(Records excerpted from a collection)
>> begin

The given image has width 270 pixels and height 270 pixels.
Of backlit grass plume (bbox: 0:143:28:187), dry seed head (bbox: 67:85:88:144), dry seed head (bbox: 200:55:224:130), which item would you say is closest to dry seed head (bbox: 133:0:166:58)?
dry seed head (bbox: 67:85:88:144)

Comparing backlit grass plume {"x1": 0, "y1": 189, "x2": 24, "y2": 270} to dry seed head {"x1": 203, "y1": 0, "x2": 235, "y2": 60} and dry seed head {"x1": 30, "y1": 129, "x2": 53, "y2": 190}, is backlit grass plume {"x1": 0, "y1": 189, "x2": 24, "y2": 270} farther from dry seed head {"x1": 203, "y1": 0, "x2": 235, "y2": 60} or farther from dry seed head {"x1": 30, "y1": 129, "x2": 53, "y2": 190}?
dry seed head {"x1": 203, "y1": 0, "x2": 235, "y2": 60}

>> end

● Exercise aim
Rewrite all of the entries with "backlit grass plume" changed to "sunlit grass plume" wherever it occurs, leaving everything else as it is.

● Final result
The given image has width 270 pixels and height 270 pixels.
Of sunlit grass plume (bbox: 0:143:28:187), dry seed head (bbox: 67:85:88:144), dry seed head (bbox: 200:55:224:130), which item would you say is closest to dry seed head (bbox: 133:0:166:58)?
dry seed head (bbox: 67:85:88:144)

Comparing sunlit grass plume {"x1": 0, "y1": 189, "x2": 24, "y2": 270} to dry seed head {"x1": 203, "y1": 0, "x2": 235, "y2": 60} and dry seed head {"x1": 30, "y1": 129, "x2": 53, "y2": 190}, is sunlit grass plume {"x1": 0, "y1": 189, "x2": 24, "y2": 270} farther from dry seed head {"x1": 203, "y1": 0, "x2": 235, "y2": 60} or farther from dry seed head {"x1": 30, "y1": 129, "x2": 53, "y2": 190}?
dry seed head {"x1": 203, "y1": 0, "x2": 235, "y2": 60}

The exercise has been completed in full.